Tapi ternyata semua jauh dari rencana awalnya.

Ares kadang ingin tertawa, kenapa semesta justru mempertemukan dia dengan ketujuh pemuda itu. Mereka seolah dikirim untuk menjadi alasan Ares bertahan dan berjuang. Melupakan niat awalnya pergi ke pare yang hanya untuk menuruti permintaan terakhir sang mama untuk pulang.

Ares tidak pernah setakut dan sekhawatir ini tentang kematian. Ares yang dulu akan selalu menjawab dengan ringan bahwa dia sama sekali tidak takut dengan kematian dan justru dengan senang menyongsong sendiri kematian itu.

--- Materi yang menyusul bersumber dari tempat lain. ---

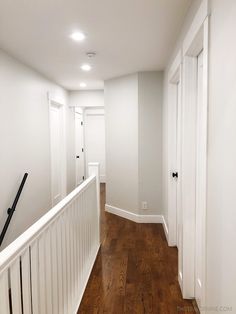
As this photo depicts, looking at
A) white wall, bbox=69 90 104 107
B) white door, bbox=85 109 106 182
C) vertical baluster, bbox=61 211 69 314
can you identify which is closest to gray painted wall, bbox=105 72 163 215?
white wall, bbox=69 90 104 107

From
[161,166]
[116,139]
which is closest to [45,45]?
[116,139]

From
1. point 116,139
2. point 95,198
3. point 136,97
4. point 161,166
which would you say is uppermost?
point 136,97

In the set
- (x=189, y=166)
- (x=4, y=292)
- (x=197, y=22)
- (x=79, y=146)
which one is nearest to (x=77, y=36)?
(x=197, y=22)

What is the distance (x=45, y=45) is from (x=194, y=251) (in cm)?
256

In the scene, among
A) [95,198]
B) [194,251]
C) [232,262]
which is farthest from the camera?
[95,198]

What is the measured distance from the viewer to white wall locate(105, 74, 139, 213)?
4.26 metres

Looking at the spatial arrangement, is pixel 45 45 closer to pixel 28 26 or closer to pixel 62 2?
pixel 28 26

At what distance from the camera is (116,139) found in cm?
459

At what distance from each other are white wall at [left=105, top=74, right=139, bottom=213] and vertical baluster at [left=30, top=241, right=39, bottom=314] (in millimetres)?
3032

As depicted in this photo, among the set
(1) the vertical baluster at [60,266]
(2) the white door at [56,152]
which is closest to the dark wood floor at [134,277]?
(1) the vertical baluster at [60,266]

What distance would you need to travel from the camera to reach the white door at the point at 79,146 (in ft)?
21.2

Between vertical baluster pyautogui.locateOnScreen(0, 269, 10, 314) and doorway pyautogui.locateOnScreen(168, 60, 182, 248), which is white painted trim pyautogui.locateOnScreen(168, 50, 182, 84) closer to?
doorway pyautogui.locateOnScreen(168, 60, 182, 248)

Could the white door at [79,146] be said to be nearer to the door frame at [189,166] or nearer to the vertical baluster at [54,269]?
the door frame at [189,166]

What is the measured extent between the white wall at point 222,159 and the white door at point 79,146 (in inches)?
203
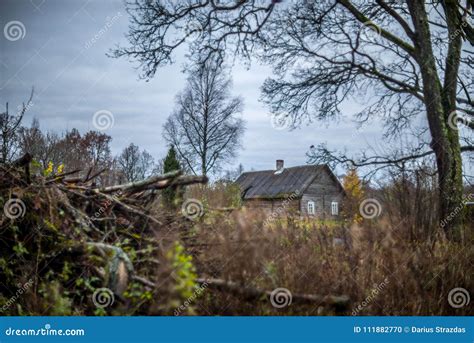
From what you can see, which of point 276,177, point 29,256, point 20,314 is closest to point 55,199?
point 29,256

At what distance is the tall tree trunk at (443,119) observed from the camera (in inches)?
308

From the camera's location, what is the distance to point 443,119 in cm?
856

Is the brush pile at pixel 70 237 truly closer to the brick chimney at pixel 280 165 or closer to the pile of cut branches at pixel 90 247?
the pile of cut branches at pixel 90 247

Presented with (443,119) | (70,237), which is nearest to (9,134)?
(70,237)

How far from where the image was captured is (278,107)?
10.4 metres

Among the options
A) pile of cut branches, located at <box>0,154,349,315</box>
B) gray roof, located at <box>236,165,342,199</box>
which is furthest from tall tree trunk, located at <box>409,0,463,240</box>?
gray roof, located at <box>236,165,342,199</box>

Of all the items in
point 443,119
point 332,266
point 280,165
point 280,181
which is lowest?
point 332,266

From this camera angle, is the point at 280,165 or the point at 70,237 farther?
the point at 280,165

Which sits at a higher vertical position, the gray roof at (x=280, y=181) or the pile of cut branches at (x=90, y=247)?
the gray roof at (x=280, y=181)

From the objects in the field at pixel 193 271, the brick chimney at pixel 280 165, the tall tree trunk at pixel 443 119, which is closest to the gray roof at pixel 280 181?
the brick chimney at pixel 280 165

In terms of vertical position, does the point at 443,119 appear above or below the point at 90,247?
above

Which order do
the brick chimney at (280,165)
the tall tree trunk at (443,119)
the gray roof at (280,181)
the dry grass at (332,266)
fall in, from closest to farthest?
the dry grass at (332,266) → the tall tree trunk at (443,119) → the gray roof at (280,181) → the brick chimney at (280,165)

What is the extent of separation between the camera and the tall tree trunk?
7.82 m

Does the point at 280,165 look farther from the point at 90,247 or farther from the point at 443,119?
the point at 90,247
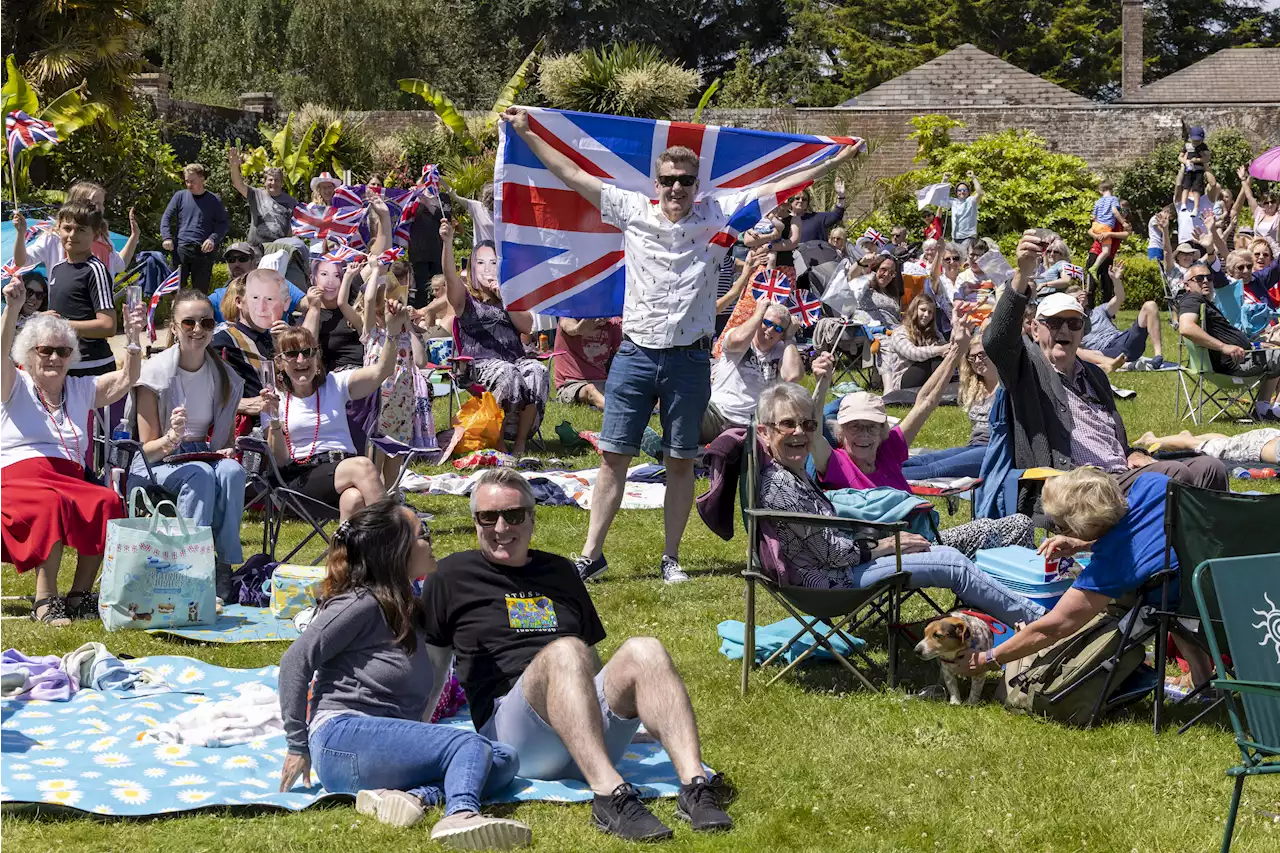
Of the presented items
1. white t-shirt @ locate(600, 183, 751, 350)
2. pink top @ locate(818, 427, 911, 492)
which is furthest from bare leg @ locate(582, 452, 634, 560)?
pink top @ locate(818, 427, 911, 492)

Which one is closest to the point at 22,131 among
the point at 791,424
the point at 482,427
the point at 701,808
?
the point at 482,427

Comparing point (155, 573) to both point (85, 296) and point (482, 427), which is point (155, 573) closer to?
point (85, 296)

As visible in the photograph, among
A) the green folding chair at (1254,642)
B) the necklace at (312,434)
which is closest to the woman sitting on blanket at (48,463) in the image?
the necklace at (312,434)

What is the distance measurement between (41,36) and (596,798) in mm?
19513

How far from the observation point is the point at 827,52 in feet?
159

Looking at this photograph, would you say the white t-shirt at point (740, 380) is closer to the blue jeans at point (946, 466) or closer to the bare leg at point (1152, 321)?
the blue jeans at point (946, 466)

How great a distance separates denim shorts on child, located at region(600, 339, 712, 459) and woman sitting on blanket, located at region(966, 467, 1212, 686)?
217cm

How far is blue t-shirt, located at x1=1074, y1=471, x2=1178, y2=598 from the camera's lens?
5023mm

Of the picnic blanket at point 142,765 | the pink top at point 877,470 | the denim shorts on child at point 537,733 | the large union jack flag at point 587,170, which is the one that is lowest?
the picnic blanket at point 142,765

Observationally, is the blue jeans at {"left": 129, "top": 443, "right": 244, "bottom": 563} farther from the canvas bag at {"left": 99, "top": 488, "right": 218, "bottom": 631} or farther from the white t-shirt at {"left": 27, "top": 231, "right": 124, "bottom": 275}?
the white t-shirt at {"left": 27, "top": 231, "right": 124, "bottom": 275}

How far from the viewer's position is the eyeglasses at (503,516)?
15.3ft

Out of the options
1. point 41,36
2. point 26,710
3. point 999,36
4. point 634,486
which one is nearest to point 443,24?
point 999,36

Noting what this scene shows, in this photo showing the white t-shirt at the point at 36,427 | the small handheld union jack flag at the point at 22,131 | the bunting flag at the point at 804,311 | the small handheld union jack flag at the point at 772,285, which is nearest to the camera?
the white t-shirt at the point at 36,427

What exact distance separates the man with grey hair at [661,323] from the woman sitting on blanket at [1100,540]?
220 cm
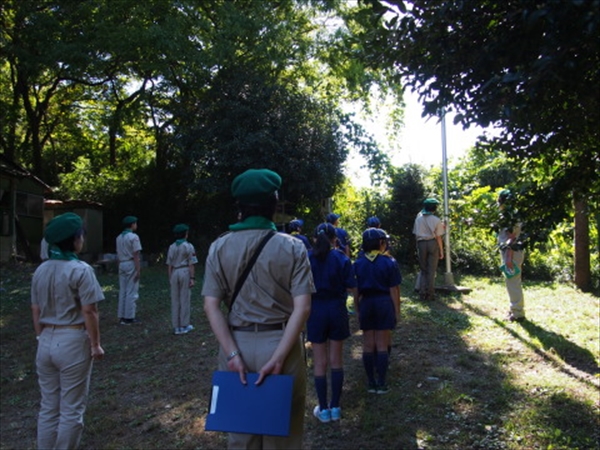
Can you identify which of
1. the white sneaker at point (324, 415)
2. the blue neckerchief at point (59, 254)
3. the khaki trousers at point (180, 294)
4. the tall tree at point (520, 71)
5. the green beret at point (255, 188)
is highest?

Ares sudah beberapa kali mengakhiri dirinya sendiri dulu setelah kematian sang mama, tapi ternyata tuhan masih ingin nyawanya berada ditubuh mungilnya. Beberapa kali mengalami overdosis karena meminum obat berlebihan, tapi nyawanya masih selamat. Kalau kata Azka, Ares punya nyawa lebih banyak dari kucing.

Tapi lihat sekarang!
Ares bahkan terlalu takut memikirkan kematian, dia terlalu takut meninggalkan ketujuh pemuda yang menemaninya selama sepuluh bulan ini. Terutama Alta, ntahlah, Ares sangat takut jika suatu saat dia harus pergi meninggalkan semuanya. Ares terlalu takut jika melihat tangis adik-adiknya. Ares terlalu menyayangi mereka, mereka masuk terlalu dalam kedalam kehidupan Ares yang sebenarnya berantakan.

Mulai dari Igel dan Rion, yang awalnya Ares tawari kembali bekerja dicafe karena pesan sang mama, lalu Alden, pemuda polos yang kalem itu sukses merebut perhatian Ares saat pertama kali melihatnya hingga tanpa pikir panjang Ares menawarkan pekerjaan dan tempat tinggal saat laki-laki tinggi itu membutuhkannya. Hadar dan Rius, dua orang sepupu yang melamar pekerjaan padanya saat mereka baru saja menginjak pare, ditambah Leo yang datang ke cafe karena rekomendasi dari Igel saat laki-laki itu dipecat karena kesalahan yang tidak dia perbuat. Terakhir Alta, ntah bagaimana Ares sendiri yang membawa kerumah malam itu, saat laki-laki cantik itu pingsan, diawali sebuah rasa empati dan keinginan menolong yang justru berubah menjadi rasa yang belum pernah Ares rasakan sebelumnya, cinta.